Uğur Kaymaz’ın hikâyesinde Uğur Kaymaz’ın evine, orada PKK’lilerın bulunduğu istihbaratıyla "harekete geçiliyor." Benim aklıma Roboski geldi. Roboski’de de buna benzer bir istihbarat la harekete geçilmişti sizce de Uğur Kaymaz ile benziyor mu? Kürt çocukları için bu bir kader mi?

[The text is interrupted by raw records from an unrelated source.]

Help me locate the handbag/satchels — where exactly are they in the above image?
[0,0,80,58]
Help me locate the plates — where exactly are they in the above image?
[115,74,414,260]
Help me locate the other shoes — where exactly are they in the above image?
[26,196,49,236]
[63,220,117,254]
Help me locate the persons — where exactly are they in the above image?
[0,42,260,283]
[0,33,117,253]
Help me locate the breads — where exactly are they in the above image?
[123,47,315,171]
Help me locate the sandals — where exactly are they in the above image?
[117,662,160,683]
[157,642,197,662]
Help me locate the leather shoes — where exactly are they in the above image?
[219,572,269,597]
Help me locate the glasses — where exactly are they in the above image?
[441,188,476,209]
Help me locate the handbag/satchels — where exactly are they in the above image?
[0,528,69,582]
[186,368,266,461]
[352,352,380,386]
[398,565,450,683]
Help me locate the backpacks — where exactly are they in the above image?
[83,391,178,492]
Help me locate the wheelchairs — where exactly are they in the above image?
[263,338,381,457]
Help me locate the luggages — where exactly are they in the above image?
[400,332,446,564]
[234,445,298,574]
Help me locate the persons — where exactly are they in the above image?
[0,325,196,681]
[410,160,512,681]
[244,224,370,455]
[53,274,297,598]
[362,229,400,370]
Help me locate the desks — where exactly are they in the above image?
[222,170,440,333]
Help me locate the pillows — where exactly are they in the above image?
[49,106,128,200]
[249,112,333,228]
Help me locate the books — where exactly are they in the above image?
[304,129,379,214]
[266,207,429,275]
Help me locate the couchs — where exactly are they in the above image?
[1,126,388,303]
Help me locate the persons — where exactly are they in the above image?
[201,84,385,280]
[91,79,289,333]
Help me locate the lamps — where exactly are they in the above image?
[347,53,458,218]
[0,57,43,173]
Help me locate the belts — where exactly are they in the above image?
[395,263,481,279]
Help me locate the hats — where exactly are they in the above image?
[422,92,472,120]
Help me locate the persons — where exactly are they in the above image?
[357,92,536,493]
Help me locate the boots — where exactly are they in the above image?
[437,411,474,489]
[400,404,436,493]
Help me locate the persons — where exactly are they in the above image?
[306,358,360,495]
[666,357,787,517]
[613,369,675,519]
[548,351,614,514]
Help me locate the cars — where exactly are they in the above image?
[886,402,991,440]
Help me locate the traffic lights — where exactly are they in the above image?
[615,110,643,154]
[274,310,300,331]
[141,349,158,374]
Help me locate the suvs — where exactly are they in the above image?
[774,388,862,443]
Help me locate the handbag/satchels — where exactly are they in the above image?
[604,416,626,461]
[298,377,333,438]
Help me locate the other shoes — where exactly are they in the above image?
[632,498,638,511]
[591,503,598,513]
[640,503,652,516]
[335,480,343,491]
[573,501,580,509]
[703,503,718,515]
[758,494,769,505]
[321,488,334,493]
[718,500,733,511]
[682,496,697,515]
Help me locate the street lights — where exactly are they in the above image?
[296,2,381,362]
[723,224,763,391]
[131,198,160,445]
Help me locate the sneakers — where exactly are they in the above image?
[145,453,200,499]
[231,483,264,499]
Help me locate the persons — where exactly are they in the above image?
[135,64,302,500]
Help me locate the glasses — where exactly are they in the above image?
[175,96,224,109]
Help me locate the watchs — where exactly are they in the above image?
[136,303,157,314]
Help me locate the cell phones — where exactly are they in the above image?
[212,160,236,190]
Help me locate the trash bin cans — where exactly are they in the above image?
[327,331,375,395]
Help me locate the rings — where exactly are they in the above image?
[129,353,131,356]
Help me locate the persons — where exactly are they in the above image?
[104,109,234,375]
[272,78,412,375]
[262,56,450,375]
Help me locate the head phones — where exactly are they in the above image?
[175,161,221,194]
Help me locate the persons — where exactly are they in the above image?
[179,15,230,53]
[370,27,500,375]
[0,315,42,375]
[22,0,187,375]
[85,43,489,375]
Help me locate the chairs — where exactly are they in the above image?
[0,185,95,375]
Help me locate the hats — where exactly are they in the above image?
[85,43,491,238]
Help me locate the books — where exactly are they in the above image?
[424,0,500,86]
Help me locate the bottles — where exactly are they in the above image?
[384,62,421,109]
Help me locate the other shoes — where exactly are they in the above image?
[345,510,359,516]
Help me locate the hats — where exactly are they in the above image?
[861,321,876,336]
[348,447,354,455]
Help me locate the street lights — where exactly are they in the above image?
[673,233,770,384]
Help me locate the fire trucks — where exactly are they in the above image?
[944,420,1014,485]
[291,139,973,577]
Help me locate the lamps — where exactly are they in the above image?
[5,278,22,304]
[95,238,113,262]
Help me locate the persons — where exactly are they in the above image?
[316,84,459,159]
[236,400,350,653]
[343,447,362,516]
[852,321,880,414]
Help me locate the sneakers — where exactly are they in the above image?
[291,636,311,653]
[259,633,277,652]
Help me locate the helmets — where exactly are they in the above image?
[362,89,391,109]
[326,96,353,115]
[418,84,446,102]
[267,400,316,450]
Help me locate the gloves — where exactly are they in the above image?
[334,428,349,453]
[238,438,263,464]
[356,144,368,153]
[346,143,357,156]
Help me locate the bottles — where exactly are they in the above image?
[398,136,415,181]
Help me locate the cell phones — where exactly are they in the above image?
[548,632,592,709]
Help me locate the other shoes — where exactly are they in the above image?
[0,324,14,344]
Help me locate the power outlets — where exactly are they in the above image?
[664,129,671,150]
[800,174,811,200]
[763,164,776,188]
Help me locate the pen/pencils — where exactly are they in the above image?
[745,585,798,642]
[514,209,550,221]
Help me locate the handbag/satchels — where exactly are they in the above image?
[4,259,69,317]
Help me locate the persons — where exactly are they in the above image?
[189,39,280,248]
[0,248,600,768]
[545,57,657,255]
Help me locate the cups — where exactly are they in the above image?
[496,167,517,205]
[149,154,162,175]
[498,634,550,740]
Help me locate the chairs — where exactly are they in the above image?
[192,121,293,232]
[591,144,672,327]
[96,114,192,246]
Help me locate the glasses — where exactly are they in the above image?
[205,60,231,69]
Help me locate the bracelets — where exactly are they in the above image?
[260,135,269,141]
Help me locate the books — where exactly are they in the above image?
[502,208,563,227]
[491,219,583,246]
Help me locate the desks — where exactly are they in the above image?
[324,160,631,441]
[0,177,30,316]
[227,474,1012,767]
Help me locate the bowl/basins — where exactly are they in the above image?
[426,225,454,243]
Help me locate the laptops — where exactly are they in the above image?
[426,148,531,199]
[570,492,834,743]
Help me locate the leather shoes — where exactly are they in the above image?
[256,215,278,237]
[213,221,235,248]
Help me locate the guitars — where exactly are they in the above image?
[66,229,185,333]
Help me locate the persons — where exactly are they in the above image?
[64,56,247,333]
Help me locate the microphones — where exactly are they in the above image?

Kader ifadesi bu duruma karşılık gelmez sanırım. Ancak her iki olay da bu ülkedeki hak ihlalleri açısından çok trajik ve tarihe geçen örneklerdir. Uğur Kaymaz'ın öldürülüşü, bu ülke tarihinde örneklerine sıkça rastlanan ev baskınlarından birinin sonucudur. Bu baskınların tamamı şablon olarak birbirine çok benzer. Gelen istihbarat, çatışma iddiaları, yanında bulunan silah. Avrupa İnsan Hakları Mahkemesi'nde benzer birçok örneğini de görebilirsiniz bu şablonun. Roboski ise bir başka vakadır bana kalırsa. Bombalama aşamasına kadar olanlar, uyarılara rağmen yapılan bombardıman ve dosyanın "kaçınılmaz hata" şeklinde bir gerekçeyle kapatılması.
Türkiye’nin şu an bulunduğu bu durumda Devlet Dersi gibi bir kitabı yazmak "tehlikeli" miydi? Nasıl karşılanacağınızı düşündünüz?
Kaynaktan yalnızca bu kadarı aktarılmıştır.